Soal Latihan -
A - Dalam kutipan tentang akidah ini, kitab karya Al Ghazali apa yang disuruh untuk dibaca?
B - Ganti "para pemuda" dengan "para pelajar" pada kutipan tentang akidah, mulai dari "Lihatlah wahai saudara-saudara" dan berlanjut hingga "atau sebagian kalian)", lalu tuliskan bagian itu.
C - Teruskan kutipan tentang akidah dan ilmu kalam ini setelah kalimat terakhirnya.

Kutipan -
--------------------

Yaitu artinya :"Tiadalah Allah serupa dengan sesuatupun". Allah
mensifati dirinya bahwa Dia berada diatas Arsy bersemayam, dan Rabbul
Arsy (pencipta Arsy) berada diatas Arsy akan tetapi tanpa disifati
menetap dan menempel.
Lihatlah wahai saudara-saudara kami para pemuda ! bukankah kita
menginginkan untuk mewujudkan masyarakat Islami, dan menginginkan
berdiri didepan (menghadapi) kelompok atheis dan komunis ?! dan
kelompok-kelompok semisal mereka?! Dengan apa kita berdiri didepan
(menghadapi) mereka ? Apakah dengan ilmu yang diambil dari kitabullah
dan hadits Rasulullah serta manhaj salafus shalih ataukah dengan ilmu
kalam ?

Akan tetapi aku (Syekh Albani) katakan dengan (sangka baik) kepada
kalian atau sebagian kalian, bahwasanya (kalian atau sebagian kalian)
belum pernah membaca ilmu kalam, dan tidak mengetahui bahwa ia
kadang-kadang mendengar perkataan ini. Lalu ia heran apakah ada kaum
muslimin yang beraqidah semacam ini ?? (jawabannya) : "ya, ada".
Bacalah kitab "Ihya Ulumudin" karya Al Ghazali, dan beberapa
tulisan-tulisan yang baru "dengan nama Aqidah" dan telah tercetak serta
tersebar pada hari ini. Kalian akan dapati didalamnya pengingkaran dan
dicetak dengan cetakan baru pada masa kini, dan bahwasanya Allah tidak
berada diatas, tidak juga dibawah, tidak juga disebelah kanan dan kiri,
dst.

--------------------

[Data yang diambil dari sebuah koleksi]
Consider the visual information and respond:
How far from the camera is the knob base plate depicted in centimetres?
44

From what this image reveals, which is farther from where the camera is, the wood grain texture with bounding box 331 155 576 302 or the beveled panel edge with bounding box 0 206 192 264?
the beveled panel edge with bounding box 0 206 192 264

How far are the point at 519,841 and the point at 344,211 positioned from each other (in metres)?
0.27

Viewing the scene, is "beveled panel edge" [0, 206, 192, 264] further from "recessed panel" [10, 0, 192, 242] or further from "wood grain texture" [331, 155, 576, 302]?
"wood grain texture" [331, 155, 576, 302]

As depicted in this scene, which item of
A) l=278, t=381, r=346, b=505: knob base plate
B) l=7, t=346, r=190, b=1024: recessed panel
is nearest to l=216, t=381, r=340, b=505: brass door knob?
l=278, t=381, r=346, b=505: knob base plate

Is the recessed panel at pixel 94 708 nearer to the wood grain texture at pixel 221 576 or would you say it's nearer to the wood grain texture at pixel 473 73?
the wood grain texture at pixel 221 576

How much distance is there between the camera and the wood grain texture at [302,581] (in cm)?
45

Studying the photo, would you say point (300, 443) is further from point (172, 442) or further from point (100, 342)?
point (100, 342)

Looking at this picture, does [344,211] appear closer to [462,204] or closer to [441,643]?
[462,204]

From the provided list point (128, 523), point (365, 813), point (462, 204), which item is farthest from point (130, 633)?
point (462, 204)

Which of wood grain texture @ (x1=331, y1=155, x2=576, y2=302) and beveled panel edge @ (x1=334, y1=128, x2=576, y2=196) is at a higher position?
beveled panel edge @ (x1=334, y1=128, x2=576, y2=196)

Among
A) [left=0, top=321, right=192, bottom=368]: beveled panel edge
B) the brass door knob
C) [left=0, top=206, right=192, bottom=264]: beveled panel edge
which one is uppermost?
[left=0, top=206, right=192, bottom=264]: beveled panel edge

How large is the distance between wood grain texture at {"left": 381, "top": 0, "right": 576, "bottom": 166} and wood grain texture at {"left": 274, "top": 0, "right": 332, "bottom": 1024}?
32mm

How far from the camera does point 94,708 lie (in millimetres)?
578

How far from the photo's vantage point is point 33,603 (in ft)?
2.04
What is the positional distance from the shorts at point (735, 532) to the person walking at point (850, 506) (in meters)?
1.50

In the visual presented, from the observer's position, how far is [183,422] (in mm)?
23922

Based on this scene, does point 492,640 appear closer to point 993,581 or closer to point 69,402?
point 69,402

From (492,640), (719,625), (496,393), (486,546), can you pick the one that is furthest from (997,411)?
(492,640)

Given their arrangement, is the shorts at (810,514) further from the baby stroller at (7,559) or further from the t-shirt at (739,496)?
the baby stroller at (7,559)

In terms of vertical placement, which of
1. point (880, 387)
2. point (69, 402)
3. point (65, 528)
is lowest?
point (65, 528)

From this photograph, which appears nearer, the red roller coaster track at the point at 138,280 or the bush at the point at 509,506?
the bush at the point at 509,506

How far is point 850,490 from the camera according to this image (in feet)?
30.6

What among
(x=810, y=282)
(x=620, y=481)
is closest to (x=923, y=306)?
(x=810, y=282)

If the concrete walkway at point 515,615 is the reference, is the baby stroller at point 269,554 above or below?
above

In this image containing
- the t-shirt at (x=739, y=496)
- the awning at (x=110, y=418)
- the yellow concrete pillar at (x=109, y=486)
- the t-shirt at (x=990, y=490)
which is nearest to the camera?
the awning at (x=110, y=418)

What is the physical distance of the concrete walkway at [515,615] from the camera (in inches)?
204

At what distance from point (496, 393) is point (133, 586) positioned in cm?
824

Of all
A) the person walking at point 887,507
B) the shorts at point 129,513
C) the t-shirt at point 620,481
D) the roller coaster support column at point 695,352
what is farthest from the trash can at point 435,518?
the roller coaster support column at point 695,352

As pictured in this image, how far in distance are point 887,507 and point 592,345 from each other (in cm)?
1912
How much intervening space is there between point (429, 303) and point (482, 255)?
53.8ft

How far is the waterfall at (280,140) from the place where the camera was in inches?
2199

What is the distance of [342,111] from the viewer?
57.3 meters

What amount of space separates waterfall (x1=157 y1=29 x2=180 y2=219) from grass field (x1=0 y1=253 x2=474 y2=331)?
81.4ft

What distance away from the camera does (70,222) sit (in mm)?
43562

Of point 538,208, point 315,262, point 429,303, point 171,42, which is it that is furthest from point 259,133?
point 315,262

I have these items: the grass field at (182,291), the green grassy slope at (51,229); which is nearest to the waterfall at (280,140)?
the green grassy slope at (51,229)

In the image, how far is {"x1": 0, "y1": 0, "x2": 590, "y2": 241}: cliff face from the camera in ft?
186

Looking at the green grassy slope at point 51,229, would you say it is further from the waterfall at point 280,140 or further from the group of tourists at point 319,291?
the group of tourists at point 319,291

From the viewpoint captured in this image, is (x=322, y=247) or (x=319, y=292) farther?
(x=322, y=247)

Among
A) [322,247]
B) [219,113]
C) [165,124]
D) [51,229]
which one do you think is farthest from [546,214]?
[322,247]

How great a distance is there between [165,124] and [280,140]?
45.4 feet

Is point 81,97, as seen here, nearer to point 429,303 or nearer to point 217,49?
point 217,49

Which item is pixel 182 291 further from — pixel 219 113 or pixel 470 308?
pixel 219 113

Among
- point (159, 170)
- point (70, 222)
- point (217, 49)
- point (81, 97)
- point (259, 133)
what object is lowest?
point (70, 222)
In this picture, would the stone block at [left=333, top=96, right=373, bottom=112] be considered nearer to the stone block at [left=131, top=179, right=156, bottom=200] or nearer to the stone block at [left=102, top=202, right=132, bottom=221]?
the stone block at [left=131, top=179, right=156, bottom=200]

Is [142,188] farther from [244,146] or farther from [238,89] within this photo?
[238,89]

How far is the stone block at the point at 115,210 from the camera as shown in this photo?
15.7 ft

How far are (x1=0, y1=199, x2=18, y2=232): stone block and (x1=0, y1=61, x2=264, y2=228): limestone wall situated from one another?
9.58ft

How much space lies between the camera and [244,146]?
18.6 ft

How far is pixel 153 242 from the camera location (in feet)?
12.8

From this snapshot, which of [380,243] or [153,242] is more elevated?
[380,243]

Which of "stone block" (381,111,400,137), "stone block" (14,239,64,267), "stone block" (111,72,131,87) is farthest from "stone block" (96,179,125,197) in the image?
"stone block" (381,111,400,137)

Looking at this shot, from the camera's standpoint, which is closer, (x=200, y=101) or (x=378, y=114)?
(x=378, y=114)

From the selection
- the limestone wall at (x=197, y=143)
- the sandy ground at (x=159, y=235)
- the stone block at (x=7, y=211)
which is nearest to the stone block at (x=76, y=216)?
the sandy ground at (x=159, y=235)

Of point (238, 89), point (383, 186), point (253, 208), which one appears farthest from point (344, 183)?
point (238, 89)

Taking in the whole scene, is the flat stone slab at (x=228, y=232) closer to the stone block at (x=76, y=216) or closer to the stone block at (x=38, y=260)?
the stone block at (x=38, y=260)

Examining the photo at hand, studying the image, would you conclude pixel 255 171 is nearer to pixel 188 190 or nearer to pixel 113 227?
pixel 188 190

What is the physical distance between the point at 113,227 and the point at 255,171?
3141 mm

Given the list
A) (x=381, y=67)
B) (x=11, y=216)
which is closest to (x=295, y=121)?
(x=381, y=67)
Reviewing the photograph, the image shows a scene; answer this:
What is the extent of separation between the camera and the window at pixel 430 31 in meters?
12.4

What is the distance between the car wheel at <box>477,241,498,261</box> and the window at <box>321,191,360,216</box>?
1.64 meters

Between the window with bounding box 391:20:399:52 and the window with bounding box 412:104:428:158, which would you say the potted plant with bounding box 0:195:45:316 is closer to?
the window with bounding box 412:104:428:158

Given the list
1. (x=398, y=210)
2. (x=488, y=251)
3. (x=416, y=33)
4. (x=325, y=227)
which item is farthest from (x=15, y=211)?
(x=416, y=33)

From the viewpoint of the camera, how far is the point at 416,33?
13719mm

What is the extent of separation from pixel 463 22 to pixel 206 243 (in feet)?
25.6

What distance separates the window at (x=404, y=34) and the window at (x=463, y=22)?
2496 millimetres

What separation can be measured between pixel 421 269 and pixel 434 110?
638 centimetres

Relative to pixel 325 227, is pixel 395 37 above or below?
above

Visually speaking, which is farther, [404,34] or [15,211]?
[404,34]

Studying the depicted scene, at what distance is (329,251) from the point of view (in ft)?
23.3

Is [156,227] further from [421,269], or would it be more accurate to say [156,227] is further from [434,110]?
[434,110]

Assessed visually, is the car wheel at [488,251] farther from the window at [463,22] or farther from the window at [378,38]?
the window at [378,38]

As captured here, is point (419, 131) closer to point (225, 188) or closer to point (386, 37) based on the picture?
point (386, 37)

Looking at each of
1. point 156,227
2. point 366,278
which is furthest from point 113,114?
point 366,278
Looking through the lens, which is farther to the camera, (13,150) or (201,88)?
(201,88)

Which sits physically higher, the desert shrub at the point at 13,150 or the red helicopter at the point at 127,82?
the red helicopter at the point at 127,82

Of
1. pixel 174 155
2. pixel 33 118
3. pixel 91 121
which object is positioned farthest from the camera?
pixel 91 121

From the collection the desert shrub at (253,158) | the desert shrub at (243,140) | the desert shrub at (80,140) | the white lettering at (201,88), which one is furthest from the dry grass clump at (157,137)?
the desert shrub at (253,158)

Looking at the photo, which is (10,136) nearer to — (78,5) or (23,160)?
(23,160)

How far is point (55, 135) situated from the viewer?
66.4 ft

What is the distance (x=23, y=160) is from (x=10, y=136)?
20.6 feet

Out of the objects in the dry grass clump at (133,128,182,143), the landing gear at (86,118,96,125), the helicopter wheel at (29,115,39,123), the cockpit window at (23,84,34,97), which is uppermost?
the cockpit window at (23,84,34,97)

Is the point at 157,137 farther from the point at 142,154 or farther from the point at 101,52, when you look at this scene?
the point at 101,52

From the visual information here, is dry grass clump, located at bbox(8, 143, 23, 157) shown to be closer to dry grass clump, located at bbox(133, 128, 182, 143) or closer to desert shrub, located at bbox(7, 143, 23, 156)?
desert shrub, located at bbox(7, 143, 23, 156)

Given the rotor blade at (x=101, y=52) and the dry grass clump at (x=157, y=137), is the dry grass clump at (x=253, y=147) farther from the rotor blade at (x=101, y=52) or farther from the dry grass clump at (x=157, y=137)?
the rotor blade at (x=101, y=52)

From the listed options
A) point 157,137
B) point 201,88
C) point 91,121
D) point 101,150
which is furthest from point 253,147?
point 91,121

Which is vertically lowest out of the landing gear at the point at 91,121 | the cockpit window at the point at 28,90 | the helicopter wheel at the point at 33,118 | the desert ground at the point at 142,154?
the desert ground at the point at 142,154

--------------------

Jawaban per Soal -
A - Kitab "Ihya Ulumudin".

B -
Lihatlah wahai saudara-saudara kami para pelajar ! bukankah kita
menginginkan untuk mewujudkan masyarakat Islami, dan menginginkan
berdiri didepan (menghadapi) kelompok atheis dan komunis ?! dan
kelompok-kelompok semisal mereka?! Dengan apa kita berdiri didepan
(menghadapi) mereka ? Apakah dengan ilmu yang diambil dari kitabullah
dan hadits Rasulullah serta manhaj salafus shalih ataukah dengan ilmu
kalam ?

Akan tetapi aku (Syekh Albani) katakan dengan (sangka baik) kepada
kalian atau sebagian kalian, bahwasanya (kalian atau sebagian kalian)

C -
Oleh karena itu, semoga Allah merahmati salah seorang umara' di
Damaskus yang hadir dalam dialog antara Syeikhul Islam Ibnu Taimiyyah
dan orang-orang yang berpemahaman muatthilah (orang-orang yang menolak
penyerupaan Allah tapi menakwilkannya), tatkala ia mendengarkan
perkataan mereka dan juga perkataan Ibnu taimiyyah yang bersandar pada
Al Qur'an dan Sunnah serta perkataan salafus shalih, iapun merasakan
puas dan yakin bahwa hal ini (yaitu perkataan Ibnu Taimiyyah yang
bersandar pada Al Qur'an dan Sunnah serta perkataan salafus shalih)
adalah aqidah yang benar. Lalu ia menoleh kepada Ibnu Taimiyyah dan
berkata :

"Mereka itu (ia menunjuk kepada lawan dialog Ibnu Taimiyyah) adalah
suatu kaum yang menyia-nyiakan Rabb mereka".
Ini adalah perkataan yang benar, mereka adalah kaum yang menyianyiakan
Rabb mereka. Mengapa (mereka berkata): "Allah tidak berada diatas,
tidak juga dibawah, disebelah kanan serta disebelah kiri, dst?"

Inti dari masalah yang saya sebutkan diatas "Apakah yang membinasakan
ulama kaum muslimin??" terlebih lagi penuntut ilmu mereka?? terlebih
lagi orang awam mereka kepada "kerendahan" dan "kesesatan yang nyata??"
Kami menasehati setiap kaum muslimin didunia ini agar "menggambungkan"
keharusan berpegang kepada kitab dan sunnah dengan pemahaman salafus
shalih. Dan kalau tidak demikian halnya maka setiap kelompok didunia
ini akan berkata: "Kita diatas Al Qur'an & Sunnah".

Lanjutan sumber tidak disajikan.